The Office of Public Works, which is overseeing the €60m flood defence scheme — the largest of its kind in the country — confirmed last night that it is working to decouple flood defence works in and around Morrison’s Island from the overall project, and hand responsibility for its delivery over to Cork City Council.
“OPW and Cork City Council have agreed in principle to bring forward the design and construction of the defences on Morrison’s Island which will largely deal with the tidal flooding problem which regularly affects the city,” a spokesperson for the OPW said.
“The flood defence works at Morrison’s Island will be carried out as part of the public realm project being taken forward by the city council for this area.

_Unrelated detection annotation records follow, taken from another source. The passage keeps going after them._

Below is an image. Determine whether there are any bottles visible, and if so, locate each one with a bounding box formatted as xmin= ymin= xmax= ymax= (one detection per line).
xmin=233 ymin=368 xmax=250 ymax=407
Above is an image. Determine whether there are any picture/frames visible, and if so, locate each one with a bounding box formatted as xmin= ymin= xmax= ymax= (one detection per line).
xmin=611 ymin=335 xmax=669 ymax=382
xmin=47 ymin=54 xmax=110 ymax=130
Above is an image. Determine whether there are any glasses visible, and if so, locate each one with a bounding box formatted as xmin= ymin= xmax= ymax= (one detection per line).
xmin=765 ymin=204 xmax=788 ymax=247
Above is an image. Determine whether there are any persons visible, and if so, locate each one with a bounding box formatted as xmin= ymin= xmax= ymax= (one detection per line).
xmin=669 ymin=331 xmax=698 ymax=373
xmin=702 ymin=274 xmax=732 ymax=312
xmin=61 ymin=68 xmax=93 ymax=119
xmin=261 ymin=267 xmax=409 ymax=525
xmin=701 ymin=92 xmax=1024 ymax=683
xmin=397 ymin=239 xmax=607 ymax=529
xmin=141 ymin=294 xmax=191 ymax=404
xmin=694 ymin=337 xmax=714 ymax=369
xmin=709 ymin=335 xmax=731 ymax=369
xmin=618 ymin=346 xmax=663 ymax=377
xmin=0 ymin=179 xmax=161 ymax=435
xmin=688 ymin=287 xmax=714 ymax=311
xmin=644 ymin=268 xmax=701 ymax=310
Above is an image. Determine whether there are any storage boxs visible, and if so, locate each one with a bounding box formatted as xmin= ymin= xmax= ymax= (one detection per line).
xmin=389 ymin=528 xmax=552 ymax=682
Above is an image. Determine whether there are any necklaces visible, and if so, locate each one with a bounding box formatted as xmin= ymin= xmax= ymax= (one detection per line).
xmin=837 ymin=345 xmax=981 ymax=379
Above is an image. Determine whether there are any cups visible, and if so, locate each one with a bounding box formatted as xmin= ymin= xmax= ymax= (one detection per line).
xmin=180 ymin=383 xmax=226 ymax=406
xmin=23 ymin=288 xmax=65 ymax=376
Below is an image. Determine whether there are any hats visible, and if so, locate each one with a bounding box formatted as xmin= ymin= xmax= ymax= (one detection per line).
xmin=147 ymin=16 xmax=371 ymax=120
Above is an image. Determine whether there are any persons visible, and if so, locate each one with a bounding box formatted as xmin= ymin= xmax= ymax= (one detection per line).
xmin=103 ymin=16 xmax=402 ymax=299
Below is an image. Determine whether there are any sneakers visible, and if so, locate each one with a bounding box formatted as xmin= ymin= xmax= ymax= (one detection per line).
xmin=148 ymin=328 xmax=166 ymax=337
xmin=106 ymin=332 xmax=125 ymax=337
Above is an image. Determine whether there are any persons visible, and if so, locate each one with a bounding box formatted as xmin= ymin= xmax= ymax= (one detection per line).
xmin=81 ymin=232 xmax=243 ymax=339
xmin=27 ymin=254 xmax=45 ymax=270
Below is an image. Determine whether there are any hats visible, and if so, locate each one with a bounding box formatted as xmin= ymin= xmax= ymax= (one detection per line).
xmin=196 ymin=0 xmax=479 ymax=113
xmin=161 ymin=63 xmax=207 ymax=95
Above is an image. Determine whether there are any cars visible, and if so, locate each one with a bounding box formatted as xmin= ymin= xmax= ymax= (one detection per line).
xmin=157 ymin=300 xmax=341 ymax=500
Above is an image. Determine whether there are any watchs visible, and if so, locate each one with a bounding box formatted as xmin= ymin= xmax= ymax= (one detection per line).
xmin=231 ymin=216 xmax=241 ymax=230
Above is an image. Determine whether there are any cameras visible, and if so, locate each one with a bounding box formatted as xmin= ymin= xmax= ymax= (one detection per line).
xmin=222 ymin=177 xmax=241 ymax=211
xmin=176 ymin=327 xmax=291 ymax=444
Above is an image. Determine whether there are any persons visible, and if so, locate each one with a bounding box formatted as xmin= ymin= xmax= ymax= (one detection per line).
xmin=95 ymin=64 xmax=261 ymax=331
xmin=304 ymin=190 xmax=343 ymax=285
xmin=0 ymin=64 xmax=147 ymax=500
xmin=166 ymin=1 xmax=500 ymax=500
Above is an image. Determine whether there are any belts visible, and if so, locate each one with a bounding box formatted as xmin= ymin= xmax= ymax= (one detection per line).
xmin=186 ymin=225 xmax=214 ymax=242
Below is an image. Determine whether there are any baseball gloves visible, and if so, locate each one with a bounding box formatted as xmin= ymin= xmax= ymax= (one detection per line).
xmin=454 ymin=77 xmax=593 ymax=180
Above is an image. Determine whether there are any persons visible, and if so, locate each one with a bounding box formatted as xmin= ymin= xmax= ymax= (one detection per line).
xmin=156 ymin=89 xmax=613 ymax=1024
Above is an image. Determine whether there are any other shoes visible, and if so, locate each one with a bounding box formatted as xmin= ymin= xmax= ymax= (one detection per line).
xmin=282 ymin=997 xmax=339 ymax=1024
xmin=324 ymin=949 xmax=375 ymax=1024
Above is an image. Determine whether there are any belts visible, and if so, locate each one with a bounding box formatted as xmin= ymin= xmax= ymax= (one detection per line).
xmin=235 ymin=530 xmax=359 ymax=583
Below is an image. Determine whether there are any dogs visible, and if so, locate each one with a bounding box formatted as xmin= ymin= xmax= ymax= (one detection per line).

“Design work has already started on this and the council hope to bring these proposals forward to planning this summer with a contractor to be procured towards the end of the year which should enable works to be commenced in the first quarter of 2017.”
Further consultation on the preferred options for the overall Lower Lee scheme is due to take place in May, with construction work scheduled to start in late 2017.
The OPW confirmed that work will start downriver of the Inniscarra dam and will progress in phases westwards towards the city centre.
“By completing these works first, it will allow the use of interim optimised dam operating procedures and thereby significantly reduce overall flood risk,” said the spokesperson.
“There are likely to be four to five different phases in order to reduce disruption to the city and each phase may overlap with the preceding phase.”
It could be 2022 before the scheme is completed.
The news emerged yesterday as city centre traders breathed a sigh of relief after the city escaped major damage from two flooding events on Sunday.
Low pressure, a high spring tide, and easterly winds combined to drive a tidal surge up the harbour towards the city centre on Sunday morning, and again in the evening.
Water poured on to streets in low-lying areas such as Union Quay, Morrison’s Quay, South Terrace, Georges Quay, South Mall, Proby’s Quay, French’s Quay, Crosses Green, Sharman Crawford St, Wandesford Quay, and Lavitts Quay.
The flooding around South Terrace was exacerbated by heavy rainfall and surface water run-off.
City centre traders criticised the slow progress on the delivery of flood defences seven years on from the devastating 2009 flood.
Lawrence Owens, the chief executive of Cork Business Association, said they will ramp up pressure on the OPW and elected public representatives to deliver a scheme soon.
“We have to continue to lobby, and raise the ante to ensure the works are delivered,” he said, adding that in the urgency to deliver flood defences, the quick and easy option of “throwing up concrete walls” must be avoided.
“It must be done sensitively,” he said. “Flood defences in the city must be done in an aesthetically pleasing way, like what was done in Waterford. The river must still be part of the fabric of our city.”
Mr Owens said the issue of reinsurance will then have to be addressed, with insurers being compelled to provide insurance to uninsured businesses who will benefit from the flood defences.